Switch Configuration

This is an example when deploying Greenplum without any virtualization. Using multiple 10 Gigabit Ethernet switches within your Greenplum Database array, evenly divide the number of subnets between each switch. In this example configuration, if we had two switches, NICs 1 and 2 on each host would use switch 1 and NICs 3 and 4 on each host would use switch 2. For the master host, the host name bound to NIC 1 (and therefore using switch 1) is the effective master host name for the array. Therefore, if deploying a warm standby master for redundancy purposes, the standby master should map to a NIC that uses a different switch than the primary master.

About ETL Hosts for Data Loading

Greenplum supports fast, parallel data loading with its external tables feature.
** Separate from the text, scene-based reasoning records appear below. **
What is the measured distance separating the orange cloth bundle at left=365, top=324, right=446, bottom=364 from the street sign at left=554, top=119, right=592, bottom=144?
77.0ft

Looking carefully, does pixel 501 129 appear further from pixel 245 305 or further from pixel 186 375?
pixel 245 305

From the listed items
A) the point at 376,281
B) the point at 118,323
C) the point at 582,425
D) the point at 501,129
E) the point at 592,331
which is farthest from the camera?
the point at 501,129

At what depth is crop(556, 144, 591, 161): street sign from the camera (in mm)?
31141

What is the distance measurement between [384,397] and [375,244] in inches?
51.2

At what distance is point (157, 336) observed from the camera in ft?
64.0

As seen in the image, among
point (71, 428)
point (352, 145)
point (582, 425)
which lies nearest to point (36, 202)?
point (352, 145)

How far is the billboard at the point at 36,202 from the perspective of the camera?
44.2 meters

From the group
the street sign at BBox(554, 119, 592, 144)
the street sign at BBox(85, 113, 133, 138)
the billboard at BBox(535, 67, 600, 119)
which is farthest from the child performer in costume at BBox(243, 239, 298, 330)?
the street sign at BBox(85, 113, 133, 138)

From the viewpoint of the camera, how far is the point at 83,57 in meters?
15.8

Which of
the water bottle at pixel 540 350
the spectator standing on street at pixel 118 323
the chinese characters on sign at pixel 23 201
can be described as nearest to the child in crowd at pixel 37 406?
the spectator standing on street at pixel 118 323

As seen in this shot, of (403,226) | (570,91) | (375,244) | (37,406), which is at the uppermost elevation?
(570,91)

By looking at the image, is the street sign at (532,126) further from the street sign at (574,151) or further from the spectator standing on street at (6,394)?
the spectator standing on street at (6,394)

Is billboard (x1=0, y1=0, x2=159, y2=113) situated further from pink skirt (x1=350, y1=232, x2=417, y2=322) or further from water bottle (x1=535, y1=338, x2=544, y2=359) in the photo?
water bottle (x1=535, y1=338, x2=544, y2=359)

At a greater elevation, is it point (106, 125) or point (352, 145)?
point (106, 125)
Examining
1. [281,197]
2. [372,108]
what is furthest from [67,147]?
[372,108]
By using external tables in conjunction with Greenplum Database's parallel file server (gpfdist), administrators can achieve maximum parallelism and load bandwidth from their Greenplum Database system. Many production systems deploy designated ETL servers for data loading purposes. These machines run the Greenplum parallel file server (gpfdist), but not Greenplum Database instances.

One advantage of using the gpfdist file server program is that it ensures that all of the segments in your Greenplum Database system are fully utilized when reading from external table data files.

The gpfdist program can serve data to the segment instances at an average rate of about 350 MB/s for delimited text formatted files and 200 MB/s for CSV formatted files. Therefore, you should consider the following options when running gpfdist in order to maximize the network bandwidth of your ETL systems:

  • If your ETL machine is configured with multiple network interface cards (NICs) as described in Network Interface Configuration, run one instance of gpfdist on your ETL host and then define your external table definition so that the host name of each NIC is declared in the LOCATION clause (see CREATE EXTERNAL TABLE in the Greenplum Database Reference Guide). This allows network traffic between your Greenplum segment hosts and your ETL host to use all NICs simultaneously.
  • Run multiple gpfdist instances on your ETL host and divide your external data files equally between each instance. For example, if you have an ETL system with two network interface cards (NICs), then you could run two gpfdist instances on that machine to maximize your load performance. You would then divide the external table data files evenly between the two gpfdist programs.